- DOCUMENT SEGMENT
========================================================================

Fine-Tuned LLaMA Task Agent

Author: Aswani Sahoo | LinkedIn | Email | Kaggle Demo

A production-grade implementation of a task management agent using fine-tuned LLaMA-3.1-8B with LoRA (Low-Rank Adaptation). This project demonstrates how to train language models to reliably execute tools through strict output contracts, moving beyond prompt-only approaches.

Project Overview

This project fine-tunes LLaMA-3.1-8B to become a reliable task management agent that can:

Add, list, and summarize tasks
Follow a strict output format (<analysis>, <action>, <final> tags)
Execute tool calls with high reliability
Handle both tool-oriented and conversational queries

Key Achievement: The fine-tuned model consistently adheres to a structured output contract, enabling reliable parsing and tool execution in production environments.

Architecture

User Query → Fine-Tuned LLaMA → Structured Output → Parser → Tool Executor → Result

Core Components:

Agent Core: Tool definitions, output parser, execution engine
Training Pipeline: LoRA fine-tuning with 4-bit quantization
Dataset Generator: Synthetic data creation (360+ samples)

========================================================================

- SET EXERCISE A
Can you rewrite the LLaMA task agent README, starting with "Fine-Tuned LLaMA Task" and going on through "<action>, <final> tags)", with "LLaMA-3.1-8B" replaced by "Mistral-7B"?
- SET EXERCISE B
Can you condense the paragraph of the LLaMA task agent README that begins "A production-grade implementation" into a bulleted list of its main facts?
- SET EXERCISE C
Can you carry on the LLaMA task agent README from its final line?
The items after this point are separate material.

- DATASET ENTRIES
========================================================================

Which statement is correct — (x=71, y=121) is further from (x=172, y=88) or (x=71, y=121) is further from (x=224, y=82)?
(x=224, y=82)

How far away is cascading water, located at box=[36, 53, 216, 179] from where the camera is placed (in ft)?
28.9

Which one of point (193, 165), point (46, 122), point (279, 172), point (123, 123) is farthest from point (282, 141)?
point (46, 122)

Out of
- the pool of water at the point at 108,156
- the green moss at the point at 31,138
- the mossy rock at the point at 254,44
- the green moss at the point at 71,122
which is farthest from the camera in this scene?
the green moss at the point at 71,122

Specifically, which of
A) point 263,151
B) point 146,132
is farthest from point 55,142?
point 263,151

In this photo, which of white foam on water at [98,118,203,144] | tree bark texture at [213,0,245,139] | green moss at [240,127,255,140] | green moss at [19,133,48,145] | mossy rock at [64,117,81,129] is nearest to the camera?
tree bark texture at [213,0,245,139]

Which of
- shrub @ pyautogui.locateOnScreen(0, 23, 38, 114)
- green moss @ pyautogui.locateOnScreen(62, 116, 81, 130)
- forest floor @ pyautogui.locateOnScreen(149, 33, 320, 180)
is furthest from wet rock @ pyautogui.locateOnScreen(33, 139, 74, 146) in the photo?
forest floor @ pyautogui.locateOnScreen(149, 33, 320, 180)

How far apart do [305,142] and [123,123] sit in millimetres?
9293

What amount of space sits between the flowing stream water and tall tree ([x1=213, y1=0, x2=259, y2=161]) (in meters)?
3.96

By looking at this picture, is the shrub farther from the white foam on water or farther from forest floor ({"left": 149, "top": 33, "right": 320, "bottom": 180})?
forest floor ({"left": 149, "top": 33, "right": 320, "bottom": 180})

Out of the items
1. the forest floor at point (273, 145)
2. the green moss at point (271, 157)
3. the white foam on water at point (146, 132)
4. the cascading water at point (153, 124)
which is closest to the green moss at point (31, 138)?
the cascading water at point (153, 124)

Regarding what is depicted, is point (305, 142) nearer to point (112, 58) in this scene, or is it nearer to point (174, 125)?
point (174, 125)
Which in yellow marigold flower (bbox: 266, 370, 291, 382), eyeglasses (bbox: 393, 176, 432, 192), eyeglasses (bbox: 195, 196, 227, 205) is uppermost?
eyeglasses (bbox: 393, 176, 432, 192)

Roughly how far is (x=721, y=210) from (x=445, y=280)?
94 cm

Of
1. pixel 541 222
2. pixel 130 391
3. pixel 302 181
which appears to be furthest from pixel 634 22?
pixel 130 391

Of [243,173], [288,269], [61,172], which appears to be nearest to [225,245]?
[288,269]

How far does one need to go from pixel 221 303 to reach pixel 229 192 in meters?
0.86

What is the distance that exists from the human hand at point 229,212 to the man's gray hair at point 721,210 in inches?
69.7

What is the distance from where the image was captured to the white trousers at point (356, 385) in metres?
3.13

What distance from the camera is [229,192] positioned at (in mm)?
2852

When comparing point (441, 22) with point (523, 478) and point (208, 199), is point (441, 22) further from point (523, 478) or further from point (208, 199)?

========================================================================

- REPLY A
Fine-Tuned LLaMA Task Agent

Author: Aswani Sahoo | LinkedIn | Email | Kaggle Demo

A production-grade implementation of a task management agent using fine-tuned Mistral-7B with LoRA (Low-Rank Adaptation). This project demonstrates how to train language models to reliably execute tools through strict output contracts, moving beyond prompt-only approaches.

Project Overview

This project fine-tunes Mistral-7B to become a reliable task management agent that can:

Add, list, and summarize tasks
Follow a strict output format (<analysis>, <action>, <final> tags)

- REPLY B
- A production-grade task management agent
- Built on LLaMA-3.1-8B fine-tuned with LoRA (Low-Rank Adaptation)
- Shows how to train language models to execute tools reliably through strict output contracts
- Moves beyond prompt-only approaches

- REPLY C
API Server: FastAPI deployment with health checks
Demo Notebook: Interactive testing on Kaggle/Colab

Repository Structure

personaltaskai/
├── agent/
│   ├── __init__.py
│   ├── schemas.py          # Pydantic models for tools and responses
│   ├── tools.py            # Task management functions
│   ├── parser.py           # Output parsing logic
│   └── executor.py         # Tool execution engine
├── data/
│   └── generate_dataset.py # Synthetic dataset generation
├── training/
│   ├── finetune_lora.py    # LoRA training script
│   └── evaluate.py         # Model evaluation
├── serving/
│   ├── app.py              # FastAPI application
│   ├── inference.py        # Model inference wrapper
│   └── __init__.py
├── models/
│   └── lora-adapter/       # Trained LoRA weights (54MB)
├── configs/
│   └── agent_config.json   # Model and training configuration
├── train-standalone.ipynb  # Complete training notebook (Colab/Kaggle)
├── kaggle-demo.ipynb       # Interactive demo notebook
├── test_agent.py           # Local testing script
├── README.md
├── QUICKSTART.md
├── API_EXAMPLES.md
├── requirements.txt
└── pyproject.toml

Quick Start

Prerequisites

Python 3.10+
For training: GPU with 15GB+ VRAM (T4/V100/A100)
For inference: GPU with 6GB+ VRAM (or use Kaggle/Colab)

Installation

# Clone repository
git clone https://github.com/AswaniSahoo/llama-task-agent.git
cd llama-task-agent

# Create environment (using uv)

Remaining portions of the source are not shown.